Глаза давно привыкли к темноте, и шестеро германцев стали возиться у проволоки и отчётливо обнаружились. До них было шагов пять-шесть, самых опасных, если себя выдать. Корнет прилип рядом, Кешка затаил дыхание и слушал, не сопит ли корнет, чтобы знать на будущее, но корнет не сопел.
«Хорошо, – подумал Кешка, – можа, Кудринскому будет подходящая замена!» Он тронул корнета локтем и пополз, первого немца завалил под колени и сразу перерезал ему горло, тот не вякнул, корнет барахтался с другим, и Кешка ткнул бебутом сбоку в шею, и немец затих, только корнет зажал немцу рот, чтобы громко не хрипел, остальных задавили крепкими крестьянскими руками. Дальше путь был свободен.
По переднему краю противника ударила артиллерия.
Ещё до выхода, когда готовились, офицеры во главе с Вяземским нашли высокое место и некоторое время наблюдали за передним краем, нашли ориентир и договорились, что по сигналу штурмовых групп в оговорённый час артиллерия откроет огонь по германскому переднему краю.
Разобравшись с немцами-ремонтниками, поползли к ориентиру и остановились.
Обстрел длился час, эскадроны под прикрытием огня 35-го артдивизиона быстро дошли, преодолели расстояние до первой линии траншей, достигли передовой, и огонь прекратился.
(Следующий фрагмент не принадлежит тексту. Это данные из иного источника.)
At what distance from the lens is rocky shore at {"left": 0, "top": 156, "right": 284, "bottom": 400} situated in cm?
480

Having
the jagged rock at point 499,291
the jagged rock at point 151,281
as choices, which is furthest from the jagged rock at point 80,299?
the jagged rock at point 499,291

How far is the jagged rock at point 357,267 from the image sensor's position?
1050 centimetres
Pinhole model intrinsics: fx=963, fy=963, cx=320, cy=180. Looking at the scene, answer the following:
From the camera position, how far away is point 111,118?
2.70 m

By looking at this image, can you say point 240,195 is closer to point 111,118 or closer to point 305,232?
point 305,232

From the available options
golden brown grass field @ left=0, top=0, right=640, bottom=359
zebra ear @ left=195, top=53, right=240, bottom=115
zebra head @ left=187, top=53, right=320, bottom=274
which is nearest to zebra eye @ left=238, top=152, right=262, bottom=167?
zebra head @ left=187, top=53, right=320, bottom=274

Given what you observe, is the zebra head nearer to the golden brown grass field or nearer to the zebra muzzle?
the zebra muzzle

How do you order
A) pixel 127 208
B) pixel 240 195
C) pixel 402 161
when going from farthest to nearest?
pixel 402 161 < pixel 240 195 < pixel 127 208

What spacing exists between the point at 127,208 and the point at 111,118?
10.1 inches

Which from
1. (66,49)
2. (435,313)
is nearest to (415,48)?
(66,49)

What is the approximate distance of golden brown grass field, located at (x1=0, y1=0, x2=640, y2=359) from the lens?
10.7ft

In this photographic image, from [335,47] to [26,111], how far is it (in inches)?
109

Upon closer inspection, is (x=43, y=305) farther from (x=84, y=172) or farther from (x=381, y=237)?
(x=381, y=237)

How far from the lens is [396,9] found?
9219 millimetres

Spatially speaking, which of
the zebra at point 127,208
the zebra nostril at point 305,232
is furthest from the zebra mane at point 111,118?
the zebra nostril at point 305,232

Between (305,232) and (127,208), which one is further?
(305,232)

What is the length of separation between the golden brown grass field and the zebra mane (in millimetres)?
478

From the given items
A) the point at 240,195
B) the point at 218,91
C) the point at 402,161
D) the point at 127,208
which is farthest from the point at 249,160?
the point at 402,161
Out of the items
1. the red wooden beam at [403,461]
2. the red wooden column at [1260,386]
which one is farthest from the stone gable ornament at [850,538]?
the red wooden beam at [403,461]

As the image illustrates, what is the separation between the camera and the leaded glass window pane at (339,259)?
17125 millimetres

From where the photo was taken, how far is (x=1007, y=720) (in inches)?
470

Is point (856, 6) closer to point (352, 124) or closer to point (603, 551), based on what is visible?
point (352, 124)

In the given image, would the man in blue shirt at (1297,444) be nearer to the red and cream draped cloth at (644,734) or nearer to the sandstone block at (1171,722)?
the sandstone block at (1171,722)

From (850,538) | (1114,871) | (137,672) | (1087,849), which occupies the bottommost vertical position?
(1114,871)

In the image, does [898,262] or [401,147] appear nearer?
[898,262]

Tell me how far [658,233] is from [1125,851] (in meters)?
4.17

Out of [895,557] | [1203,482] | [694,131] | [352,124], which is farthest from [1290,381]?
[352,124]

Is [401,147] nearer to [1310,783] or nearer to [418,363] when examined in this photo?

Кешка и охотники встали на краю траншеи и замерли, ещё в ушах звенела канонада. Рейнгардт распределил свой эскадрон, и они ушли вперёд по ходам сообщений со второй линией и перекрыли. После последнего залпа в небо от своих взвилась острая игла, лопнула в вышине, и вся местность осветилась серебряным светом. Кешка такое видел только в полнолуние зимой, когда светила луна и ей в ответ серебром отражал снег. Такое же Кешка уже видал и на войне, но осветительные ракеты на парашютах стали присылать в войска недавно. Когда полк стоял в резерве в Вёсках, то всё происходило далеко, освещали линию фронта, но видать было за несколько десятков вёрст, и даже поначалу было непонятно, что это.
Сразу за первой в небо взвилась вторая, третья ракета, потом ещё несколько, и стало как колдун всё помазал серебряной краской, и чёрные длинные тени медленно укорачивались, когда ракеты опускались и гасли, а вместо них взмывали следующие.
Немцы полезли из чёрной стенки траншеи из-под бруствера чёрными тенями из ниоткуда, из-под земли, из своих «лисьих нор», и 22-й драгунский Воскресенский без одного эскадрона, оставшегося в резерве, бросился на них.
Осветительные ракеты всё взмывали и взмывали.
Пропал из виду корнет, Кешка спрыгнул, прямо перед ним копошились люди, и Кешка через их головы бросил гранату туда, откуда они выходили. Граната долго не взрывалась. Кешке показалось, что очень долго, так долго ещё не было, чтобы граната не взрывалась. Из норы на него лезли люди в полной амуниции, всё было, как разъяснял Вяземский, это были офицеры и солдаты, которые, когда начался обстрел, ушли в глубину и спрятались. Но Кешка знал, чем отличаются от настоящих эти «лисьи норы» – у этих был один выход.